How Datadog Monitors Scalable Systems
As application monitoring and container monitoring continue to evolve, enterprises find themselves faced with issues they may not have considered in the past. As systems become more complex, scaling and availability of the solutions deployed to monitor a system’s health must be at the very least on-par in terms of overall scaling and availability with the system they are paired with. As more companies move from on-premise solutions to working entirely in the cloud, dynamic scaling has become crucial. Whether working with Kubernetes, auto-scaling, or via another platform — System monitoring platforms must also scale to meet these needs.
Datadog is a monitoring platform born in the cloud. As such, it understands the challenges companies face when scaling applications — And has engineered its solutions to handle them. Datadog passes this knowledge on to customers by “Building the relevant monitoring and integrations directly into our platform,” said Ilan Rabinovitch, Datadog’s director of technical community. “This means offering tooling and alerting that is configured as dynamically as the infrastructure we are monitoring for our customers, collecting metrics from hundreds of cloud platforms and open source tools out of the box, and offering intelligent algorithm alerting via methods such as outlier detection.”
Operating at Scale
When first looking into application performance monitoring, companies should first consider the type of data they want to collect, and determine what metrics are the organization’s main focal point. Rabinovitch notes that this should be the main focus for any organization interested in setting up a monitoring platform.
“While it might be interesting know that CPU or memory usage might be higher than normal on a given cluster, paging your team about resource usage is the first step in the path to pager fatigue,” Rabinovitch said.
Datadog recommends that teams focus on what they have dubbed ‘work metrics,’ a top-level health depictor of one’s system by measuring its useful output. What an organization defines as useful metrics will vary based on the use-case and customer base being served.
Rabinovitch offers the example that if an organization is based on a web-service, ‘useful output’ may mean the percentage of successfully returning API calls, requests per second served, or other metrics. These statistics are undoubtedly more useful to alert one’s team to than resource-level alarms, as they are a clear indicator of if a company is providing its services to its customers without an issue.
All Systems Go
Datadog has seen adoption in organizations both large and small though it has recently been picked up by Lithium to monitor OpenStack and Kubernetes clusters along with the applications deployed on top of those clusters. Lithium uses OpenStack to piece together not only its production and development environments but its production communities and demo environments for its sales engineers. As such, Lithium turned to Datadog to help it monitor OpenStack around the clock. With Datadog, they are able to see the number of total instances running, available memory, metric deltas, and more.
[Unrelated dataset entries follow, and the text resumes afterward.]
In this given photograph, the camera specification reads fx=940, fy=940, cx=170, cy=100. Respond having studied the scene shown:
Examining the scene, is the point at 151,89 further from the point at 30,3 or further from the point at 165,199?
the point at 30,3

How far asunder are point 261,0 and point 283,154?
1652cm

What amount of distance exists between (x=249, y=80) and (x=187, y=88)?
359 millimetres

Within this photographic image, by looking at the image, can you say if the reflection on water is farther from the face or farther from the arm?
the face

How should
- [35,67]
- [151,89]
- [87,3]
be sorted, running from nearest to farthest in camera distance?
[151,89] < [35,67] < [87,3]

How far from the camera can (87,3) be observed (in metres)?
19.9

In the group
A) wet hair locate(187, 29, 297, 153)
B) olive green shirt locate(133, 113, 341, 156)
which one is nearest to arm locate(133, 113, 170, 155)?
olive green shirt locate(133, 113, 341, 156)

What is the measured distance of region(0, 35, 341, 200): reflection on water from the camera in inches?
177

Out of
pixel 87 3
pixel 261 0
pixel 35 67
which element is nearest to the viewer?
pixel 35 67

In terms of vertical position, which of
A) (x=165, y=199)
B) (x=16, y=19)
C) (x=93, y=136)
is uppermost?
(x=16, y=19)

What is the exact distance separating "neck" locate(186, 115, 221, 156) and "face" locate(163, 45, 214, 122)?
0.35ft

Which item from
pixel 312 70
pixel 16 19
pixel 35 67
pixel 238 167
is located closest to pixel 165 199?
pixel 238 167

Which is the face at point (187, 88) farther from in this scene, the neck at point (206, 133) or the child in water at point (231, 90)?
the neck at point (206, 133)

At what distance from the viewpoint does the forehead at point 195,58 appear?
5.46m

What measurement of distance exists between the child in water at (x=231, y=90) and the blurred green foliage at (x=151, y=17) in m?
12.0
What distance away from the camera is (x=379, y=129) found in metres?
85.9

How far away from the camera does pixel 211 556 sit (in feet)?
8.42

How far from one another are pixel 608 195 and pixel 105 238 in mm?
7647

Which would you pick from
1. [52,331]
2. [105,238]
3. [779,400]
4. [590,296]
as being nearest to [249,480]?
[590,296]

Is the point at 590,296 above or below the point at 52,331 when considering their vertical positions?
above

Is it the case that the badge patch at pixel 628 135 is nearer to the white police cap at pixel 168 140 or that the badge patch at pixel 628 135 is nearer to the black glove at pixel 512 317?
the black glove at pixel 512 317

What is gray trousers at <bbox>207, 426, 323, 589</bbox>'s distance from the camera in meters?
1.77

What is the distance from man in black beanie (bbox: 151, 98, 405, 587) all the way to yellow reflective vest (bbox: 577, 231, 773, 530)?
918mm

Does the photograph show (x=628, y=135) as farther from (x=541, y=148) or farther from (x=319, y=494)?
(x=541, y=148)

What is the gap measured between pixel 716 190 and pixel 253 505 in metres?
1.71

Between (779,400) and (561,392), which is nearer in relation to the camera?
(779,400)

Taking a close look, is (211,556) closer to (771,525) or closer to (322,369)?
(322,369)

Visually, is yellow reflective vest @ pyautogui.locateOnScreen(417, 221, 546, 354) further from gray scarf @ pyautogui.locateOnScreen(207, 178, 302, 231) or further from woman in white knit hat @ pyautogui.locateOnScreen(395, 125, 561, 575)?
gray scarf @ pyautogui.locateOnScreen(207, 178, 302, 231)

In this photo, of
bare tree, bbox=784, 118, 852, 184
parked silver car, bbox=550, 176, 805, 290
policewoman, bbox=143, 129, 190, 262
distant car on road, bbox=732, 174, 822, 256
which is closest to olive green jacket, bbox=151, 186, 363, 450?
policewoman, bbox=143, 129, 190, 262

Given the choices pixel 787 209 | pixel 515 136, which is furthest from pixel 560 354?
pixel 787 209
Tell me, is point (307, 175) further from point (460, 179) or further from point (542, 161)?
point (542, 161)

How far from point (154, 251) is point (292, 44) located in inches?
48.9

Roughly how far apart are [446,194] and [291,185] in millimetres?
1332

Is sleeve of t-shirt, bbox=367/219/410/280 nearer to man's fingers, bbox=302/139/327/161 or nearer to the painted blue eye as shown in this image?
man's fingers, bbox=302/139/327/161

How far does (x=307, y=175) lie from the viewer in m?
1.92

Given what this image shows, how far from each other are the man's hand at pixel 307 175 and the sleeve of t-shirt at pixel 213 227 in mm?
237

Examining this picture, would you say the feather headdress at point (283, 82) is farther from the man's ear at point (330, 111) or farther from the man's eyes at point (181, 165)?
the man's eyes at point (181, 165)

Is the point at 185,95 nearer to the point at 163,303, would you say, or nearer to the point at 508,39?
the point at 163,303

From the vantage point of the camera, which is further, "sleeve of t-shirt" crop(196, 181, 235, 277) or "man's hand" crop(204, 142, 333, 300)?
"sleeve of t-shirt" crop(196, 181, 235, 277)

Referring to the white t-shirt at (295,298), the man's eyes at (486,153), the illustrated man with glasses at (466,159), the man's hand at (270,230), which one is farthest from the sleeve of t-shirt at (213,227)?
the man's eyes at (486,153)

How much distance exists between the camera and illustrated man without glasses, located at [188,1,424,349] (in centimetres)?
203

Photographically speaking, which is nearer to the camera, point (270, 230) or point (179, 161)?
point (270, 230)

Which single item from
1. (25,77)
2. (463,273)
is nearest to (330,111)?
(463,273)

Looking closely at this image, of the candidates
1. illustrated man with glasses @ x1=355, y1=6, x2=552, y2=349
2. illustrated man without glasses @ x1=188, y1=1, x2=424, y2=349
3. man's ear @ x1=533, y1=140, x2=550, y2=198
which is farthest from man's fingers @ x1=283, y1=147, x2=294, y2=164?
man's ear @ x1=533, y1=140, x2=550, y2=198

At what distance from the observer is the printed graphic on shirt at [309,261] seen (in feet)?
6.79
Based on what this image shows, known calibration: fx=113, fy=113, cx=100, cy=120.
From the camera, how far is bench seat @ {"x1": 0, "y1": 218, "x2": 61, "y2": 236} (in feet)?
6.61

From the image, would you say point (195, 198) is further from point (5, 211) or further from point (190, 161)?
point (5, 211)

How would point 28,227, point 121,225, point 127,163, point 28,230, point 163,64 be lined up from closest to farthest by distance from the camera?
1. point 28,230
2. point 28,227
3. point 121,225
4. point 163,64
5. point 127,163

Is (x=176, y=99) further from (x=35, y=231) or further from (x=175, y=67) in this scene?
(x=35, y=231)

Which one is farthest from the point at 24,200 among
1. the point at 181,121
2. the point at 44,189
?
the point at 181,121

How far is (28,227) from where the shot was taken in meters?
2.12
As it continues to be used in supporting open source projects and platforms, Datadog has also been working with the Apache Software Foundation to help the non-profit identify and resolve capacity problems at their hosting providers. With the advent of auto-scaling hosts on cloud providers such as AWS, Kubernetes, and Mesos, environments are in a constant state of flux.
“This constant change adds operational complexity and makes it difficult to use pre-defined thresholds to alert on abnormal, as normal changes from minute to minute,” Rabinovitch said.
To better decipher the usage and frequency in a modern stack, Datadog recently ran a study on Docker usage and adoption which found that most hosts tended to run roughly four containers concurrently. Each container lived less than a fourth of the lifetime of its host, which meant that monitoring tools should no longer focus on individual hosts as their primary unit of measurement. Rabinovitch notes that Datadog monitors across a system’s boundaries, with anomaly detection that helps users algorithmically detect any abnormalities rather than relying on preset thresholds.
Under the Hood
Like many other software service providers, the team at Datadog has embraced the way of the polyglot, though Rabinovitch noted ”The bulk of our backend systems are written in either GoLang or Python. That being said, we tend to pick the right tool for the job so technology may vary to some extent by team.”
At the data layer, Datadog works with stores such as Cassandra, PostgreSQL, Redis, and Kafka, among many others. Datadog also utilizes a series of homegrown proprietary systems, including a custom database developed for some of its time series data.
“We make heavy use of Chef and Consul to manage our application deployment and service configuration. The Datadog agent which runs on end user’s systems to collect metrics is python based. We release the agent as Open Source software via Github,” said Rabinovitch. When collecting metrics, Datadog does so via an agent running locally on a user’s instances or servers. Users can then submit metrics to the agent by using agent checks, and are then able to pull metrics from other third-party services such as MySQL, Docker, or Cassandra.
Alternatively, developers can submit custom metrics to Datadog using their statsd forwarder built into the Datadog agent, or via SDKs for most common languages (Python, Ruby, .NET, Java, etc). They will then, in turn, store these metrics so that teams can visualize and share data. This includes visualization dashboards, alerts on service health, and analysis with features such as outlier detection, notes Rabinovitch.
Whether your team is looking to get started with system monitoring or is currently well ahead of the curve, Datadog offers a solid solution to any team looking to get deeper insight into the metrics of their entire system.